Este 16 de diciembre se cumplen 111 años de la toma de la ciudad de Puebla por las fuerzas del Ejército Libertador del Sur, apenas días después de que los generales Emiliano Zapata y Francisco Villa se reunieran en Xochimilco para acordar su alianza militar el 4 de diciembre e ingresaran al Palacio Nacional el día 6. Ese evento podría ser considerado el punto álgido de la revolución popular, el momento en el que las fuerzas de la Convención —la alianza villista y zapatista que respaldaba el Plan de Ayala— dominaban la capital y recluían al estado de Veracruz al núcleo de las fuerzas constitucionalistas —las que reconocían el Plan de Guadalupe y la dirigencia de Venustiano Carranza—. Pocos días más tarde, el 5 de enero de 1915, las tropas de Álvaro Obregón retomaron la ciudad de Puebla, iniciando la contraofensiva que marcaría un giro decisivo en el desenvolvimiento de la guerra subsecuente.
En conjunto, mientras ganaban terreno y adeptos, las fuerzas del Ejército Libertador habían contribuido a los derrocamientos sucesivos de Porfirio Díaz, Francisco I. Madero y Victoriano Huerta, este último también vencido por el Ejército Constitucionalista, del que entre 1913 y 1914 las tropas lideradas por Francisco Villa formaron parte importante. Luego de la renuncia de Victoriano Huerta, las diversas facciones dentro del constitucionalismo se reunieron en Aguascalientes. Al evento también fueron invitados delegados zapatistas, los que a su arribo promovieron exitosamente el Plan de Ayala. Como resultado, en la llamada Convención de Aguascalientes se acordó su adopción y el nombramiento de un nuevo presidente interino, Eulalio Gutiérrez, propuesto por el general Álvaro Obregón. Dichos acuerdos fueron desconocidos por Venustiano Carranza, por lo que el Ejército Constitucionalista se escindió en dos: una parte importante, dirigida por Francisco Villa, se integró en la Convención Revolucionaria, mientras que otra parte, liderada por Obregón y Pablo González, se mantuvieron dentro del constitucionalismo presidido por Carranza.

============================================================

(TAREAS A REALIZAR):
[A] En el texto sobre la toma de Puebla, ¿en qué fecha retomaron las tropas de Álvaro Obregón la ciudad de Puebla?
[B] Traduce al inglés esta oración del texto sobre la toma de Puebla: "Luego de la renuncia de Victoriano Huerta, las diversas facciones dentro del constitucionalismo se reunieron en Aguascalientes."

(DATOS SIN PROCESAR):
============================================================

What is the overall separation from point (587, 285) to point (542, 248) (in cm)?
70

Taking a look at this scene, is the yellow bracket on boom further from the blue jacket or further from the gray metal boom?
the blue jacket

============================================================

(SOLUCIONES EN ORDEN):
[A] El 5 de enero de 1915.

[B] After Victoriano Huerta's resignation, the various factions within constitutionalism met in Aguascalientes.